Ella decidió no insistir por ahora.
—¿Hay algo nuevo?
—Había una partida de cazadores de osos, dos guías y tres cazadores y todo el equipo que pueda imaginar, viajando en un todoterreno. Partieron hace once días. Supuestamente iban a estar fuera una semana. Así que ahora llevan cuatro días más sin que se sepa nada de ellos, desaparecidos sin dejar rastro.
—La primera vez que hablamos creí que me había dicho que llevaban diez días desaparecidos.
—Quizá se haya enterado de algo así, pero no se lo he contado yo. El problema puede haber empezado hace once días o hace cuatro.
—Porque consideran que el avión que estoy buscando habría aterrizado hace trece días.
—Así que las fechas no cuadran —señaló él.
—Pero si aterrizaron y se escondieron en algún sitio un par de días...
—¿Dónde? ¿Por qué no hay ningún rastro del aterrizaje? ¿De que se escondieran en alguna parte?
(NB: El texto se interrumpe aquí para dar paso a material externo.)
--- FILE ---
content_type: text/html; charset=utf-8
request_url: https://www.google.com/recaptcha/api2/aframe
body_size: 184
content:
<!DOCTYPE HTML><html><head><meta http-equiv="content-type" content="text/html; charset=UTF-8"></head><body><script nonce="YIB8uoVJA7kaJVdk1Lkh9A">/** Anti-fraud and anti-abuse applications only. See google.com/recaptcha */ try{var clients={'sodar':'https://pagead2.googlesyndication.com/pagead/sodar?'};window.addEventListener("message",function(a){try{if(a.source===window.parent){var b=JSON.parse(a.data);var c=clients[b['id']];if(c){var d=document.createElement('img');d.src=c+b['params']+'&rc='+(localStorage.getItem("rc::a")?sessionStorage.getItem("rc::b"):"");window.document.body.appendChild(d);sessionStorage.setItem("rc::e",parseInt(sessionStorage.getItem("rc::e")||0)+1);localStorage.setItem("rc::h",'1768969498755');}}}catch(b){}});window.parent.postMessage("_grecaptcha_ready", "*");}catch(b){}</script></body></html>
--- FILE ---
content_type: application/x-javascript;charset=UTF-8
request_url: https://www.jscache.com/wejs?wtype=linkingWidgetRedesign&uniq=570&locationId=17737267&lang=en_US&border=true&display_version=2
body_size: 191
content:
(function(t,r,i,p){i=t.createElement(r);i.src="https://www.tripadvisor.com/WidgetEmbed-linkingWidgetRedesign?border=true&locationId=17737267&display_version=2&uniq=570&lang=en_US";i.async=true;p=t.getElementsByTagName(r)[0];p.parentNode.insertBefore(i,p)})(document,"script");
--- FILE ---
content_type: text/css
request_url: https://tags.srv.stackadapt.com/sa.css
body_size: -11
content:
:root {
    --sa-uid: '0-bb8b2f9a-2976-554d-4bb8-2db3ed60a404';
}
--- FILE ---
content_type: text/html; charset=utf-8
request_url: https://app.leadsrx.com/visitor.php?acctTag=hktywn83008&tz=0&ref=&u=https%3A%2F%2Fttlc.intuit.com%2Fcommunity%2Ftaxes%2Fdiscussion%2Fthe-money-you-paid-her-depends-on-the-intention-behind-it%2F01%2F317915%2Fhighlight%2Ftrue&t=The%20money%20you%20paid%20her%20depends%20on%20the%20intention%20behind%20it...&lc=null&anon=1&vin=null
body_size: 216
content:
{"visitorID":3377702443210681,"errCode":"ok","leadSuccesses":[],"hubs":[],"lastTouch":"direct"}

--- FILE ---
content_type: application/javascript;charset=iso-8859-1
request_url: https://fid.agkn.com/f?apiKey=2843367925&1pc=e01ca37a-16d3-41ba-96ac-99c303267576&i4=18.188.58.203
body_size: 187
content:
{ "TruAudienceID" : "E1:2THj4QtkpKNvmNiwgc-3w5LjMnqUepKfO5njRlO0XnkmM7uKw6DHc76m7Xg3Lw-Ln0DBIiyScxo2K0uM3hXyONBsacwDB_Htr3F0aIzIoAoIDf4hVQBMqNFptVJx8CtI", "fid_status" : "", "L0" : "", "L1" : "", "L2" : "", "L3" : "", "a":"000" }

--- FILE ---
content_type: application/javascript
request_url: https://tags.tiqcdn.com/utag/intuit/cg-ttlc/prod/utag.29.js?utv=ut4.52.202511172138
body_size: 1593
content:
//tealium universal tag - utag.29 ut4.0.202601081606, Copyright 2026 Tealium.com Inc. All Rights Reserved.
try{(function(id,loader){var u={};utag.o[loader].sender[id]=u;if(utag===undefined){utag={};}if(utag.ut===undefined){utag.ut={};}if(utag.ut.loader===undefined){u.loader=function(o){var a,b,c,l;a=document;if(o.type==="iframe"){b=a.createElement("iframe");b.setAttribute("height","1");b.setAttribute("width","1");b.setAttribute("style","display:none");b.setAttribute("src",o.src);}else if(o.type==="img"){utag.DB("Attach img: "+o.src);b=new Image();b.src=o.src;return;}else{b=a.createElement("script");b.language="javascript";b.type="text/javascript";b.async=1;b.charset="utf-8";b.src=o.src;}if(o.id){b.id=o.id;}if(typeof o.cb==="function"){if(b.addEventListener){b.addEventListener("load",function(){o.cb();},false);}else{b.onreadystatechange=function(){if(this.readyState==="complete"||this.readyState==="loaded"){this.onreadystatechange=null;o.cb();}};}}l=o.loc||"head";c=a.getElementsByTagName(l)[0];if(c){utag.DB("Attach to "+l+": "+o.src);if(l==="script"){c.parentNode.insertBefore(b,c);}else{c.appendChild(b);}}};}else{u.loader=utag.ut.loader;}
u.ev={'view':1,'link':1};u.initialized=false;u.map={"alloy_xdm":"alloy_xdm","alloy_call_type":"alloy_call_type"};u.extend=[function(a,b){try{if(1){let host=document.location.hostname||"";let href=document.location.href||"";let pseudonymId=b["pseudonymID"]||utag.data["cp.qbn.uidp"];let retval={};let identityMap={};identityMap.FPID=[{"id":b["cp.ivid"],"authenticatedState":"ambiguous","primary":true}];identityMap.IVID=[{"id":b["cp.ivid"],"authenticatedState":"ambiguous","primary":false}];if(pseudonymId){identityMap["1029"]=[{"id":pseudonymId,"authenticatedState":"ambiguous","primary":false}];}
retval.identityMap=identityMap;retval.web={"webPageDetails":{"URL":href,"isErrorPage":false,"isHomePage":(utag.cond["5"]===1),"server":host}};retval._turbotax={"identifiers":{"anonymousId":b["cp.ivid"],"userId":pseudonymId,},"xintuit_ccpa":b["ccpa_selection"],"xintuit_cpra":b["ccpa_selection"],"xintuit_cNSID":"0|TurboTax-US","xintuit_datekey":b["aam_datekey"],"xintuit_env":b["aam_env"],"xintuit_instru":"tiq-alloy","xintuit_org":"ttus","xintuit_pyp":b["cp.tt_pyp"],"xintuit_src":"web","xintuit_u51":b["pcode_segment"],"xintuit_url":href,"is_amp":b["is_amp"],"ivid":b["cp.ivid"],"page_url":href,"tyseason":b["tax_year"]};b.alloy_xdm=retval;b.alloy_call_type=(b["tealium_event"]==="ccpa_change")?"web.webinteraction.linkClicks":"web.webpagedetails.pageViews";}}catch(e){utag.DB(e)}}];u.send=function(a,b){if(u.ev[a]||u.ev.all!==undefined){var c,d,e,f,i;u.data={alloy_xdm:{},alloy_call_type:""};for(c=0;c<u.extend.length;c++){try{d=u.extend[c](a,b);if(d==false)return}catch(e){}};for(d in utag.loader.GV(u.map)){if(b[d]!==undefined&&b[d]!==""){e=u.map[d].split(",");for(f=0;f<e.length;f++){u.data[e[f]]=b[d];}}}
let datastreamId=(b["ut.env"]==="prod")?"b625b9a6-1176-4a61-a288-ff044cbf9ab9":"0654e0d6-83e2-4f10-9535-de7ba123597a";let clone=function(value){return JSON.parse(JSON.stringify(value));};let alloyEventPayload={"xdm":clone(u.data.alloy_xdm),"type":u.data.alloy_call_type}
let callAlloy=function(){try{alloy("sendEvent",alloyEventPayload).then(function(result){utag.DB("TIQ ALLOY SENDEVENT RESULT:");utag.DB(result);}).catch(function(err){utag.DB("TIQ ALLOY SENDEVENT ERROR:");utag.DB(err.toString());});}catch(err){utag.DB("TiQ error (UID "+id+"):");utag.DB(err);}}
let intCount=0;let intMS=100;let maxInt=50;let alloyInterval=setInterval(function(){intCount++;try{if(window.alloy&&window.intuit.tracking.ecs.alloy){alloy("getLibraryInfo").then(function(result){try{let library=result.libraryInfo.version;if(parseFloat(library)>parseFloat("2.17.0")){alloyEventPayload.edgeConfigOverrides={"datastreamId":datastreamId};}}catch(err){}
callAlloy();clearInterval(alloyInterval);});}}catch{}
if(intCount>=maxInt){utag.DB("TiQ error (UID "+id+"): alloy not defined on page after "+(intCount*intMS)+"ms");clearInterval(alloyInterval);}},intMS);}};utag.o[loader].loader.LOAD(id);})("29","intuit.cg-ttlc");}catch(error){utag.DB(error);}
Silencio. Olivia avanzó otro tramo con su coche, se detuvo ante el semáforo en rojo. Solo tenía ya un coche por delante para cruzar la frontera.
¿Qué haría Jones? Si se encontraba atrapado al norte de esta línea imaginaria en el mapa?
¿Si tenía una caravana llena de equipo para ir de acampada?
Había vivido en los desiertos de Afganistán durante años. Comparado con eso, un paseo por las Cataratas sería coser y cantar.
—Está ahí arriba —insistió—. Si no ha cruzado ya la frontera, claro está.
Fournier suspiró.
—Si piensa que puede haber cruzado la frontera, ¿por qué no se queda allí en el sur?
—Porque todo lo que puedo hacer es seguir su pista —dijo ella—, y voy a hacerlo en Canadá.
Silencio. Ella lo imaginó quitándose las gafas, frotándose los ojos cansados, pensando en aquella copa de vino.
El semáforo se puso en verde, el coche que tenía delante entró en otro país.